Précisément, le choix de l’autorité de régulation est la seconde difficulté à laquelle risque de se heurter la mise en œuvre du texte. Celui-ci confie cette compétence au Conseil supérieur de l’audiovisuel (CSA), qui pourra, le cas échéant, aller jusqu’à prononcer une amende égale à 4 % du chiffre d’affaires de l’entreprise. Or la protection des droits des personnes sur internet est en principe confiée à la Commission nationale de l’informatique et des libertés (CNIL) qui a montré toute sa pugnacité dans les différents contentieux qui l’ont opposée à Google et qui a su user de son pouvoir de sanction de manière très volontariste. Pourquoi écarter cette compétence en quelque sorte naturelle de la CNIL ? Le débat parlementaire sera peut-être l’occasion d’élucider le mystère de ce choix.

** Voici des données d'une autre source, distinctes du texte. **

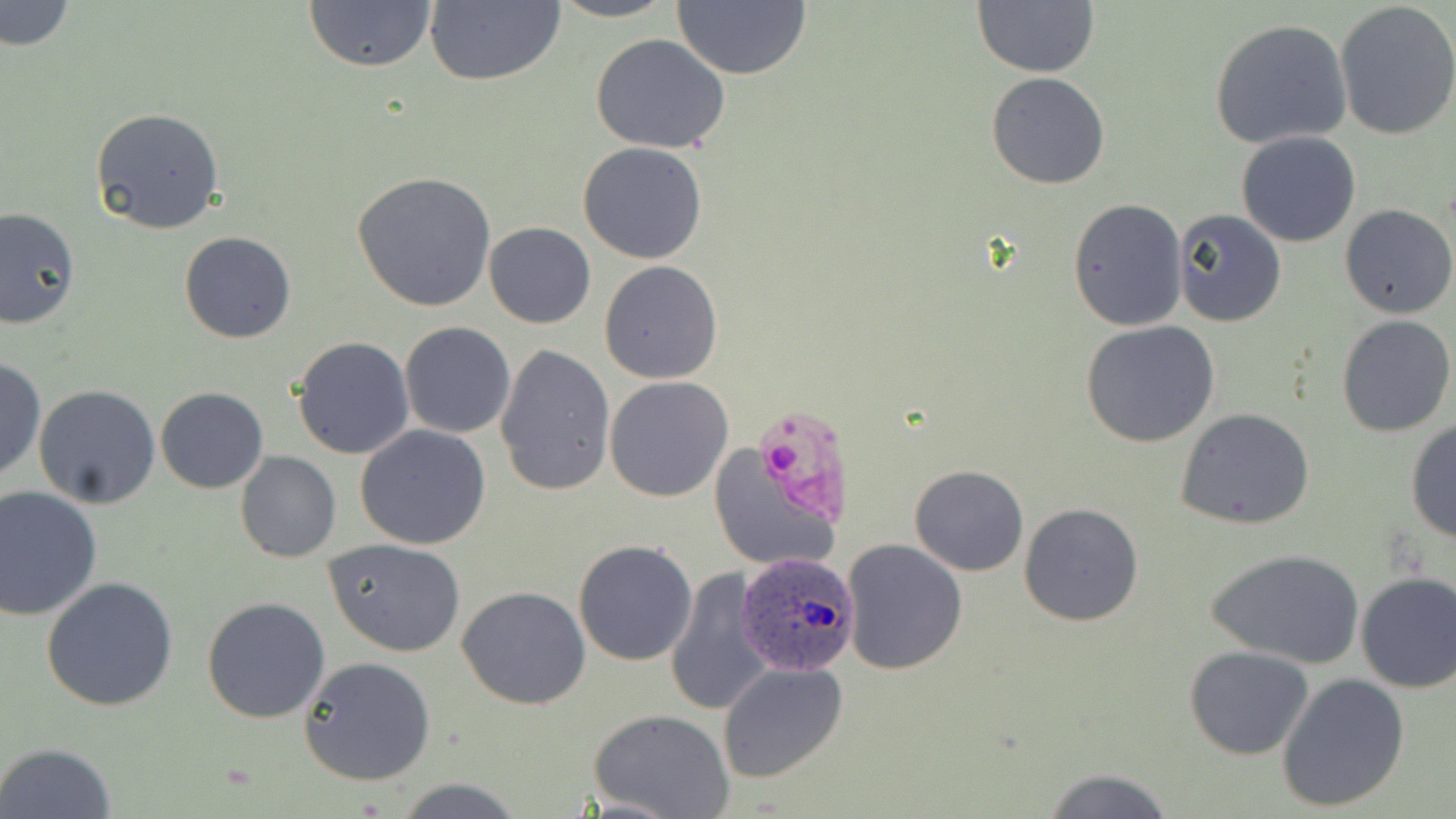
slide-level diagnosis = Plasmodium ovale
image size = 1456×819 pixels
Plasmodium ovale-infected red blood cell locations = approximate bounding boxes as (x1, y1, x2, y2) in pixels: (735, 552, 860, 678)
uninfected red blood cell locations = approximate bounding boxes as (x1, y1, x2, y2) in pixels: (1, 0, 74, 52), (302, 0, 438, 73), (547, 0, 679, 23), (424, 1, 566, 87), (671, 1, 811, 80), (972, 1, 1100, 78), (1333, 2, 1456, 142), (1208, 18, 1355, 151), (589, 35, 733, 154), (987, 72, 1110, 190), (89, 106, 226, 234), (1236, 131, 1362, 247), (578, 143, 709, 264), (352, 171, 496, 311), (1068, 198, 1188, 330), (1340, 205, 1455, 318), (0, 207, 79, 330), (1172, 209, 1287, 328), (484, 221, 596, 329), (179, 231, 297, 343), (599, 261, 722, 384), (1336, 315, 1455, 438), (1080, 320, 1221, 448), (399, 322, 516, 438), (292, 336, 414, 459), (495, 343, 617, 496), (0, 356, 45, 482), (604, 377, 733, 503), (32, 384, 162, 509), (155, 387, 268, 494), (1176, 408, 1317, 531), (1404, 418, 1456, 543), (355, 425, 492, 550), (706, 443, 843, 573), (235, 451, 341, 562), (909, 465, 1029, 576), (0, 487, 102, 620), (1018, 503, 1143, 627), (325, 538, 467, 656), (841, 538, 968, 674), (572, 539, 699, 667), (1207, 548, 1365, 668), (662, 568, 772, 717), (1354, 571, 1456, 693), (41, 577, 178, 711), (458, 586, 590, 709), (202, 596, 331, 723), (1185, 646, 1314, 760), (299, 656, 436, 786), (718, 662, 850, 785), (1275, 672, 1409, 814), (590, 709, 734, 819), (2, 740, 117, 818), (1040, 766, 1176, 819), (396, 778, 524, 817)
stain = May-Grünwald-Giemsa
field of view = single
magnification = 1000x
preparation = thin blood film
modality = light microscopy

Enfin, la dernière difficulté, mais ce n’est pas la moindre, touche à l’efficacité même du texte. Le délai de vingt-quatre heures pour retirer les discours de haine a quelque chose de séduisant dans sa brièveté même. Mais dans ce cas particulier, c’est un délai très long si l’on considère qu’un discours de haine peut se répandre de manière virale en quelques secondes sur un réseau social. Cette fois, c’est l’efficacité et donc l’utilité même du texte qui est en cause.

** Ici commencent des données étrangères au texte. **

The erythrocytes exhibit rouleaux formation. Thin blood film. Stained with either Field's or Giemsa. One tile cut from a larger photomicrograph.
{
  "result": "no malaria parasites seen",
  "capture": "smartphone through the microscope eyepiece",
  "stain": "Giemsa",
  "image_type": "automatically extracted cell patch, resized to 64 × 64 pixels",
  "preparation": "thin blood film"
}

Nul ne conteste que les dernières semaines ont vu un inquiétant retour d’actes et de propos antisémites et racistes, et qu’il est nécessaire de combattre et de réprimer de tels comportements. Mais le vote d’une loi nouvelle n’est pas nécessairement la réponse la mieux adaptée à une telle situation, en particulier lorsque les dispositions envisagées révèlent une certaine forme d’improvisation. Il ne reste plus qu’à espérer que le débat parlementaire permettra de préciser le cadre juridique de la « cyberhaine ».